- _Short problem_
Gather every line of the records that contains the string "items". Case counts.

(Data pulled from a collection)
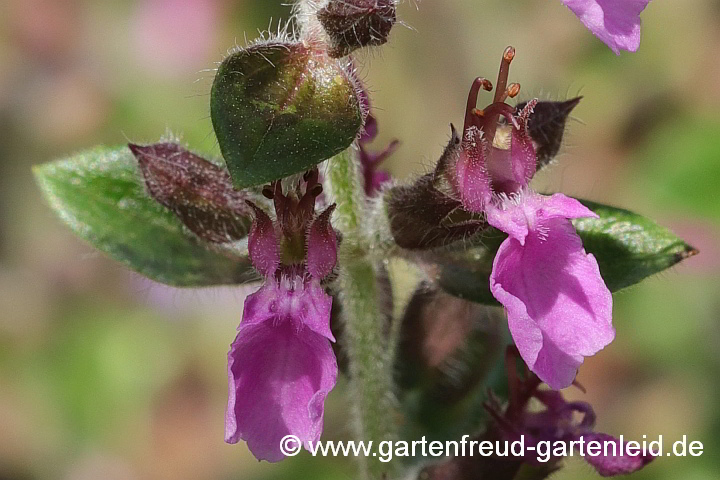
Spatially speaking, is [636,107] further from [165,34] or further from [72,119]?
[72,119]

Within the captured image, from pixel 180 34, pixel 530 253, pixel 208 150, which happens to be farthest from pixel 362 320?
pixel 180 34

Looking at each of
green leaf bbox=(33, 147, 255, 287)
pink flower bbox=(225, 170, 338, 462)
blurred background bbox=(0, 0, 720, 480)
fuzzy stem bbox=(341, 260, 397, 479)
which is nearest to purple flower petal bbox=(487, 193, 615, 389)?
pink flower bbox=(225, 170, 338, 462)

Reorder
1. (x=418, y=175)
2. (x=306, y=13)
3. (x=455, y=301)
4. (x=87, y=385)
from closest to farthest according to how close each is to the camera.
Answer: (x=306, y=13) → (x=418, y=175) → (x=455, y=301) → (x=87, y=385)

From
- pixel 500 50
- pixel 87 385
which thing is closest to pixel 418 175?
pixel 87 385

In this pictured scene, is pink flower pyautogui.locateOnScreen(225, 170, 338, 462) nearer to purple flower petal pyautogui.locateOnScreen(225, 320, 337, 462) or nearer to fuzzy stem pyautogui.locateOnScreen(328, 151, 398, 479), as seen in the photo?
purple flower petal pyautogui.locateOnScreen(225, 320, 337, 462)

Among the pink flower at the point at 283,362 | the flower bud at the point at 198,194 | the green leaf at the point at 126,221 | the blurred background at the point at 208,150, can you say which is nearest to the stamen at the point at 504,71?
the pink flower at the point at 283,362

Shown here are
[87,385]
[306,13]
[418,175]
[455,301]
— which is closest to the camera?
[306,13]

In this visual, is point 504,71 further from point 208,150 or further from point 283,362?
point 208,150
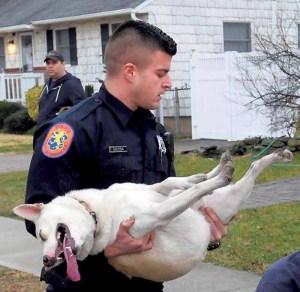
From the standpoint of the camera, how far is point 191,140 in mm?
19000

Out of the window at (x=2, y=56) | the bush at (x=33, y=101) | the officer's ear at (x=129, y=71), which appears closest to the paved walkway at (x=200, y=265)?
the officer's ear at (x=129, y=71)

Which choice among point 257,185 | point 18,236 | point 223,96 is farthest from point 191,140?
point 18,236

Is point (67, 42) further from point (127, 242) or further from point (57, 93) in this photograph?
point (127, 242)

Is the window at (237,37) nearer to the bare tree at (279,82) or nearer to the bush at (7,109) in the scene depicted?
the bush at (7,109)

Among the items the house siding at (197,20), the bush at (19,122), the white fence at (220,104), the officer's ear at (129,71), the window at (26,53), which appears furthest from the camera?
the window at (26,53)

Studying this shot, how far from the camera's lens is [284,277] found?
2.82 metres

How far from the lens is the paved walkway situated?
21.4 feet

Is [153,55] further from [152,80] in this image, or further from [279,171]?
[279,171]

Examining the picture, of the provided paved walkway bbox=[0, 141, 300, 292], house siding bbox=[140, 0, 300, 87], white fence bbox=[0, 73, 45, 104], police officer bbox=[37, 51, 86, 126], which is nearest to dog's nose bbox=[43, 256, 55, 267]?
paved walkway bbox=[0, 141, 300, 292]

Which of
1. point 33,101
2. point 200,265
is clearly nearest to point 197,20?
point 33,101

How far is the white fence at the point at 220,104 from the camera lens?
17.2 metres

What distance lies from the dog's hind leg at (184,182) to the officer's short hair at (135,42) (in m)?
0.57

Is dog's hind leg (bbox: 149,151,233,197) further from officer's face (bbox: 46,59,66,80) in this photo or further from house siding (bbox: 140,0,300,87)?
house siding (bbox: 140,0,300,87)

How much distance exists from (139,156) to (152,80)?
35 cm
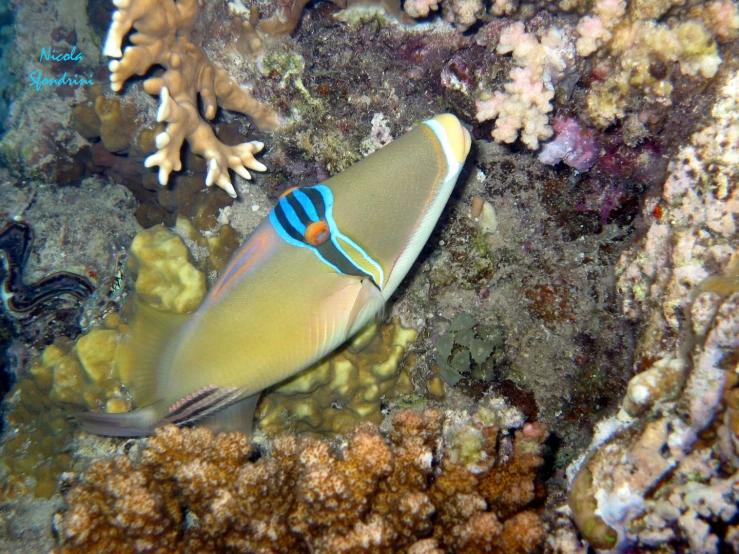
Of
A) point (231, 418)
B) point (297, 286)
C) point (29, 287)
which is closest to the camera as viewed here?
point (297, 286)

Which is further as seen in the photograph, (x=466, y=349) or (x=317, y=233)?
(x=466, y=349)

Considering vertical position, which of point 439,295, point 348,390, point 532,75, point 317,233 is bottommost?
point 348,390

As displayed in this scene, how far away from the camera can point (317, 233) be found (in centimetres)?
224

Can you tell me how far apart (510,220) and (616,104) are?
114 centimetres

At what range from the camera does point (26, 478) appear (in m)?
4.11

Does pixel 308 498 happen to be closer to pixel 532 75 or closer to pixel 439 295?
pixel 439 295

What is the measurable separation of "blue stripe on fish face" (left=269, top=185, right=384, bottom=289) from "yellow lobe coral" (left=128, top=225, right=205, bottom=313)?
1735 millimetres

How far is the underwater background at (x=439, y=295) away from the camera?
2.31 m

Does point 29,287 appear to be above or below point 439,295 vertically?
below

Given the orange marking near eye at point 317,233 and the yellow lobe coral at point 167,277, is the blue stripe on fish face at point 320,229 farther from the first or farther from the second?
the yellow lobe coral at point 167,277

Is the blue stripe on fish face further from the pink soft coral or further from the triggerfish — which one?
the pink soft coral

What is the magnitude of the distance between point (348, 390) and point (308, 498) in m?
1.47

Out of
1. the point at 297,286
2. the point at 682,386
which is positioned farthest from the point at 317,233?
the point at 682,386

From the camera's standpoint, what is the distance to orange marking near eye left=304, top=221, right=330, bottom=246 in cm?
221
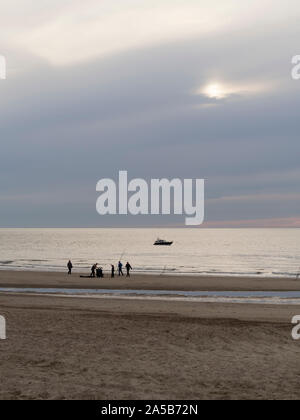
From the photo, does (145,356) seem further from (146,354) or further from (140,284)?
(140,284)

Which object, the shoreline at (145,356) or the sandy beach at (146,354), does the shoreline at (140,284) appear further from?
the shoreline at (145,356)

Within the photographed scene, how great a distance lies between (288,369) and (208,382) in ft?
9.81

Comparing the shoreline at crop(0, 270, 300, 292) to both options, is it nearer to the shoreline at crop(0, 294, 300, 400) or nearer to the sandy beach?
the sandy beach

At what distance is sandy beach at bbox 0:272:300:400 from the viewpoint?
11.4 metres

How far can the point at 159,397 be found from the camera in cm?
1084

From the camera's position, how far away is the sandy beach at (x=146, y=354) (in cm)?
1141

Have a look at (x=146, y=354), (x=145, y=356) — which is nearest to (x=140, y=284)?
(x=146, y=354)

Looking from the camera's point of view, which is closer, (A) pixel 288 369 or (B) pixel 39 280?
(A) pixel 288 369

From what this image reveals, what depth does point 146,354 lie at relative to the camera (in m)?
14.8

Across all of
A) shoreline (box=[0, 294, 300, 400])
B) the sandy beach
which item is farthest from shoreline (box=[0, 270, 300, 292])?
shoreline (box=[0, 294, 300, 400])

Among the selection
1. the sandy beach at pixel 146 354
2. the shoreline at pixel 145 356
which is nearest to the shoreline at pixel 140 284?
the sandy beach at pixel 146 354
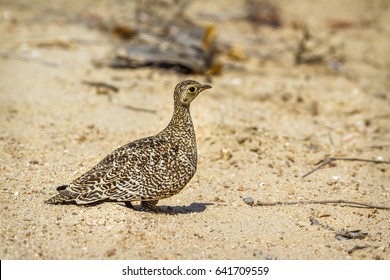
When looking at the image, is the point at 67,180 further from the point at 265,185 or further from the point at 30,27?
the point at 30,27

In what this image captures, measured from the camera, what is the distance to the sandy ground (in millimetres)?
5582

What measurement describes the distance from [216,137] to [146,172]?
279cm

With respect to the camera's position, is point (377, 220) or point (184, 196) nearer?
point (377, 220)

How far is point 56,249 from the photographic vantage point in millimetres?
5234

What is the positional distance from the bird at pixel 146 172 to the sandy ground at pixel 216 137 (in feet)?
0.65

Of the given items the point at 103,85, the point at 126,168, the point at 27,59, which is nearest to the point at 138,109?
the point at 103,85

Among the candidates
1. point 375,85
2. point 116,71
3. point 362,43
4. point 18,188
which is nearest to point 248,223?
point 18,188

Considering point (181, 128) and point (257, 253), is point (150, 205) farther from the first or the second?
point (257, 253)

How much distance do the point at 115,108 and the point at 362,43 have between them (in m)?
7.68

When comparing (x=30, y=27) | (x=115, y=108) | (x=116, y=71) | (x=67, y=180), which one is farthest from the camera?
(x=30, y=27)

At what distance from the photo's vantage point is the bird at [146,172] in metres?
5.69

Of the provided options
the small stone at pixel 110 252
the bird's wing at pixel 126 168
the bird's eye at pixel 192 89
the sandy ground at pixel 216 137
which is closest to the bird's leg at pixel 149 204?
the sandy ground at pixel 216 137

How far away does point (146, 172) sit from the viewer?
580cm

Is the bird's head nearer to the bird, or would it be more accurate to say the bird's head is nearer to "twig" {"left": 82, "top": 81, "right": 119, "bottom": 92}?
the bird
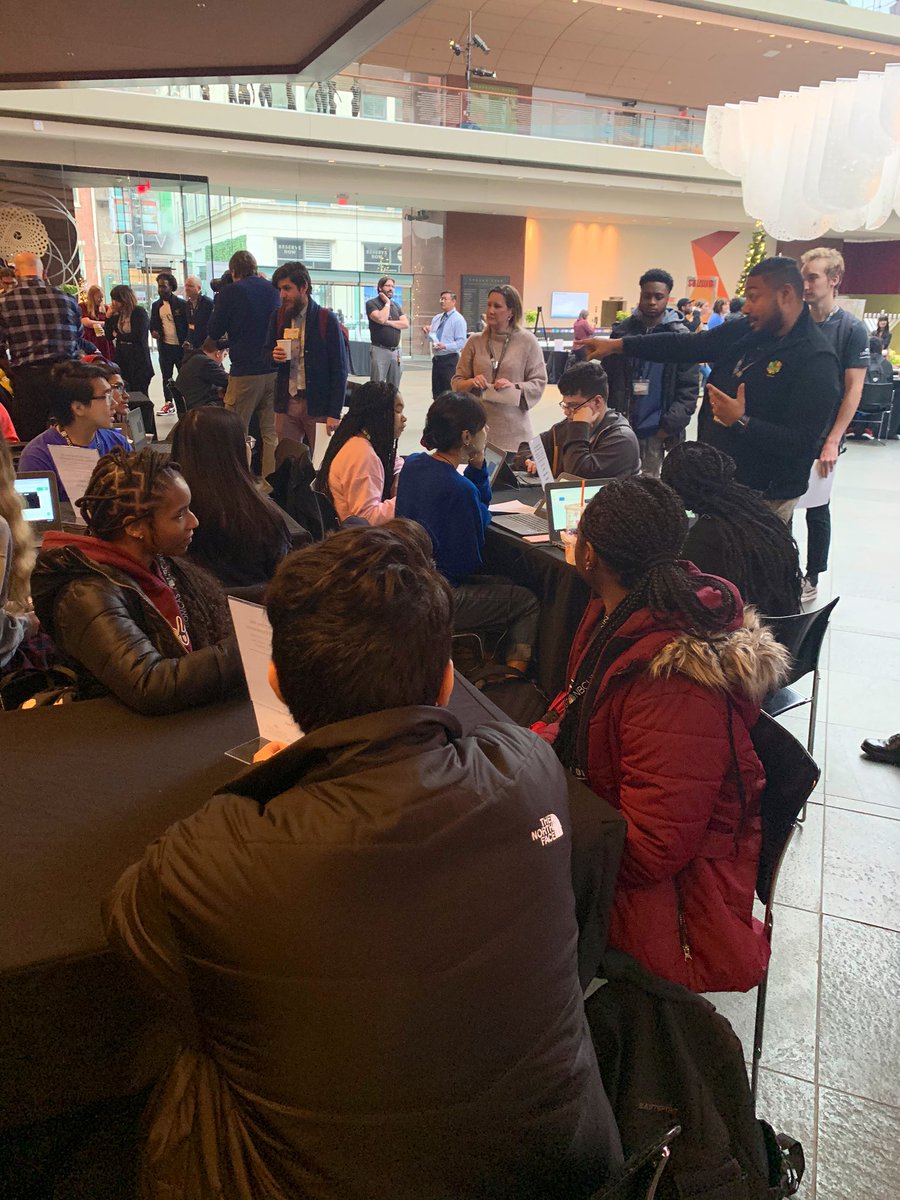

- _Finished task_
Among the items the house siding at (197,20), the bush at (19,122), the white fence at (220,104), the officer's ear at (129,71), the window at (26,53), which appears furthest from the camera?
Of the given items the point at 103,85, the point at 126,168, the point at 27,59, which is nearest to the point at 138,109?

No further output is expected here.